İlkokula ilk gittiğim günü anımsıyorum. Siyah önlüğüm, beyaz yakalığım, mavi kadife pantolonum, beyaz spor ayakkabılarım, küçük beslenme çantam, omuzlarıma taktığım sırt çantam ve üç numara traşlı başım ile tam bir öğrenci olmuştum. Heyecanlıydım ve korkuyordum. İnsan ömründe çeşitli safhalar vardır. Bu safhaları yaşamanız gerekir. O senenin yazında benden üç yaş küçük kardeşimle birlikte sünnet düğünümüz yapılmış, yazın camiye Kuran öğrenmek için gitmiş ve sonunda ilkokula da başlamıştım.


Okula dedemle birlikte gittim. Okul evimize (ki yirmi dört sene ikamet edeceğim) yani dedemin evine bir-bir buçuk kilometre uzaklıktaydı. Yol boyunca dedeme sorular sorup durdum. Dedem mantıklı olanları cevaplamaya çalıştı. Dedemin elinden tutuyordum, dedem de bir eliyle sigara içmeye çalıyordu. Okul kapısından içeri girdik. Ben o ana kadar hayatımda böylesi kalabalık, gürültü ve kaos görmemiştim. Siyah önlüklü çocuklar oradan oraya koşuyor, hopluyor ve zıplıyordu. Kalabalık ve gürültü heyecanımı daha da arttırmıştı. Dedemle birlikte bir öğretmenin yanına gittik. Öğretmenin başımı okşadığını hatırlıyorum. Sonra dedemin öğretmenle bir şeyler konuştuğunu. Ben etrafa bakıyordum. Dedem öğretmenle el sıkışıp gittiğinde bende dedemden ayrılacağımı anlamıştım. Sınıfın arka sıralarından birisine oturdum. Sınıf gözüme ne kadar da devasa görünmüştü. Koca koca sıralar, yemyeşil ve devasa bir tahta. Sınıftaki gürültü dinecek gibi değildi. Sonrası silikleşmiş olsa da zihnimde, ön sıralardan bir kızın ağladığını hatırlıyorum. Diğerleri de o kıza elleriyle gösterip “Tuvaletini yapmış, tuvaletini yapmış!” diye bağırıyorlardı. Sonra öğretmen elinden tutup dışarı çıkardı kızı. Okul hademesi gelip sınıfı temizledi. Sınıftaki kaos beni rahatsız ediyordu. Sonrası yine silikleşmiş, kaybolmuş zihnimde.

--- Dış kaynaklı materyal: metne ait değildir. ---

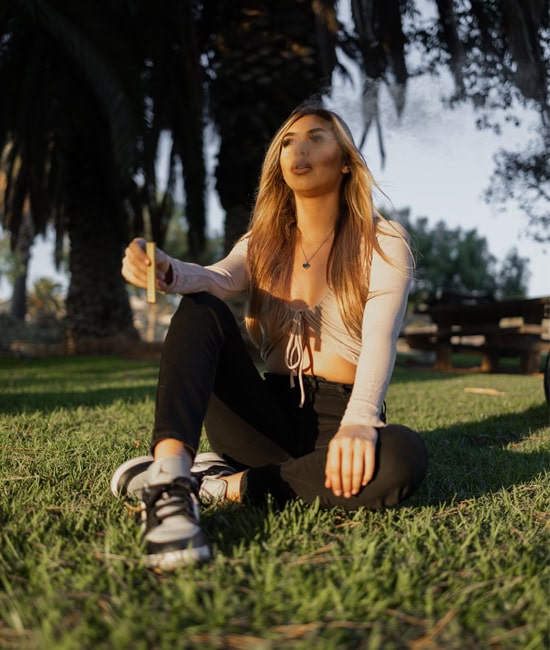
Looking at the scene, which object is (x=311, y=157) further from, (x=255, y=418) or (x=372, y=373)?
(x=255, y=418)

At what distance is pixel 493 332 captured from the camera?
9.51 m

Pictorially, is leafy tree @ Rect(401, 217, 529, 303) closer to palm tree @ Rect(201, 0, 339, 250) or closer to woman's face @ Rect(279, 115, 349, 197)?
palm tree @ Rect(201, 0, 339, 250)

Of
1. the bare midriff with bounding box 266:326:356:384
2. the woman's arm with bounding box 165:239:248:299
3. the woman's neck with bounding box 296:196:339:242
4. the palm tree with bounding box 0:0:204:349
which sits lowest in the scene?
the bare midriff with bounding box 266:326:356:384

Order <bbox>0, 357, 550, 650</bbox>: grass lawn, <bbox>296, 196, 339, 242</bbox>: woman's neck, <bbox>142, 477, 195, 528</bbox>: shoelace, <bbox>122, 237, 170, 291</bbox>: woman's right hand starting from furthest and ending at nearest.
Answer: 1. <bbox>296, 196, 339, 242</bbox>: woman's neck
2. <bbox>122, 237, 170, 291</bbox>: woman's right hand
3. <bbox>142, 477, 195, 528</bbox>: shoelace
4. <bbox>0, 357, 550, 650</bbox>: grass lawn

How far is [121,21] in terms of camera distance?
29.2 feet

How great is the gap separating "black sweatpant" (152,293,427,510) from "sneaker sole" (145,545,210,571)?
0.34m

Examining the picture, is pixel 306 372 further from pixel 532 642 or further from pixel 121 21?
pixel 121 21

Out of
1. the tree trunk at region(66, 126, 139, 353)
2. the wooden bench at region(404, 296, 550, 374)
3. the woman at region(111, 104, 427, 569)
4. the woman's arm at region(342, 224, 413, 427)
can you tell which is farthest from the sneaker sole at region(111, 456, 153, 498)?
the tree trunk at region(66, 126, 139, 353)

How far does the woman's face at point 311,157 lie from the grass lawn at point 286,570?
44.5 inches

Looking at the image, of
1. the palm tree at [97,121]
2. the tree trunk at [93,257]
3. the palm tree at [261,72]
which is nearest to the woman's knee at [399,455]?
the palm tree at [261,72]

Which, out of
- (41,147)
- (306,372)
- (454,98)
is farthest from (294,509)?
(454,98)

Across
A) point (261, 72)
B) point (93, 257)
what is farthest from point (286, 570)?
point (93, 257)

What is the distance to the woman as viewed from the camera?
1719 mm

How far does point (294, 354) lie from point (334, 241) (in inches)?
18.2
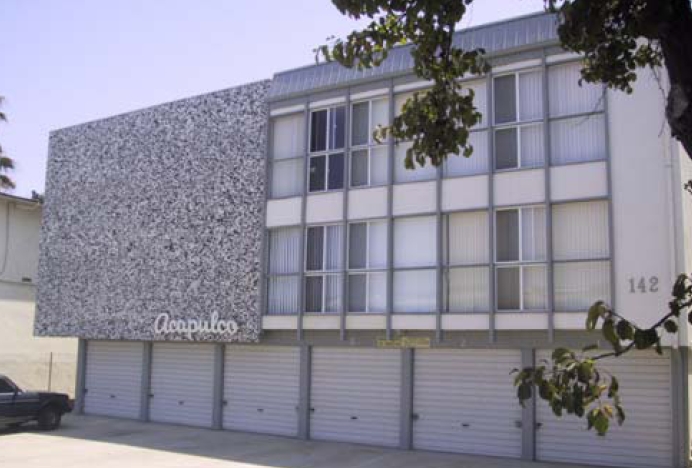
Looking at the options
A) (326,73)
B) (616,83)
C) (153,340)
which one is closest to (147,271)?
(153,340)

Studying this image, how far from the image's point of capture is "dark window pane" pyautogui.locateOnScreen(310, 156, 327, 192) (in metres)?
20.8

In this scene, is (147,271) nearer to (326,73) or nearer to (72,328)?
(72,328)

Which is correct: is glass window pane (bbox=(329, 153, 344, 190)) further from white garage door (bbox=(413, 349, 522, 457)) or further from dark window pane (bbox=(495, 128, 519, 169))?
white garage door (bbox=(413, 349, 522, 457))

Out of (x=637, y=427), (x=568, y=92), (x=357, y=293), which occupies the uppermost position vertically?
(x=568, y=92)

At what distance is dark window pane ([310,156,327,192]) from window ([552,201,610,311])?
6.26 m

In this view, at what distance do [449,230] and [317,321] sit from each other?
13.3 ft

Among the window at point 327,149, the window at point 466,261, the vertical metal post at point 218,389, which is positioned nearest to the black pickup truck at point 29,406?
the vertical metal post at point 218,389

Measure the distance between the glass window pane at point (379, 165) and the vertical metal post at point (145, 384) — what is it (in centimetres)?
914

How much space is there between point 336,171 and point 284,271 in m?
2.92

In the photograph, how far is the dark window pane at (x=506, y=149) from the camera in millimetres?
18047

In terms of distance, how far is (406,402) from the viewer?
744 inches

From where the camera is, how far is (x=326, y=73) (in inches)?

Okul bahçesindeyim, zil çalmış, teneffüs olmuş. Her yerde çocuklar siyah önlükleriyle oyunlar oynuyorlar. Kimisi kovalamaca oynuyor, kimisi ip atlıyor. Sanki okul bahçesinde büyük bir düğün varmış gibiydi. Ben yalnız bir çocuktum. Kimseyi de tanımıyordum. Mahallede de pek arkadaşım olmadı. Naif bir çocuk olduğumdan mı, ebeveynlerimin olmamasından mı bilemiyorum; İnsanlar bana acıyarak bakarlardı. Bende okul bahçesindeki bu eğlenceli görüntüyü biraz izledikten sonra okul bahçesindeki devasa akasya ağacının altında oynamaya başladım. O yıllarda okulun bahçesinde devasa akasya ağaçları, çam ağaçları vardı. Sonra hepsini kesip beton döktüler. Çok üzülmüştüm. Biz neden ağaç sevmiyoruz Allah aşkına? Toprağı kazıp içine çakıl taşları koyuyordum. Oyuna dalmışım, zil çalmış, haberim olmamış. Arkamı bir döndün okul bahçesi boşalmış, in cin top oynuyor. İçimi keskin bir korku kapladı. Koşa koşa okulun ön kapısına gittim. Sanırım beşinci sınıftan iki büyük çocuk ızbandut gibi kapının iki yanında dikiliyordu. Kollarında kırmızı üzerine beyaz yazılı kollukları vardı. Korkum daha da arttı ve içeriye giremedim. Şimdi bunun nedenini anlatmak güç ama cesaret edemedim. Sonra ağlaya ağlaya evin yolunu tuttum. Çantam, beslenme çantam okulda kalmıştı. Dedemlerin evi bahçeliydi. Bahçe kapısından içeri girip bahçeyi geçtim ve eve ulaştım. Rahmetli babaannem beni görünce şaşırdı.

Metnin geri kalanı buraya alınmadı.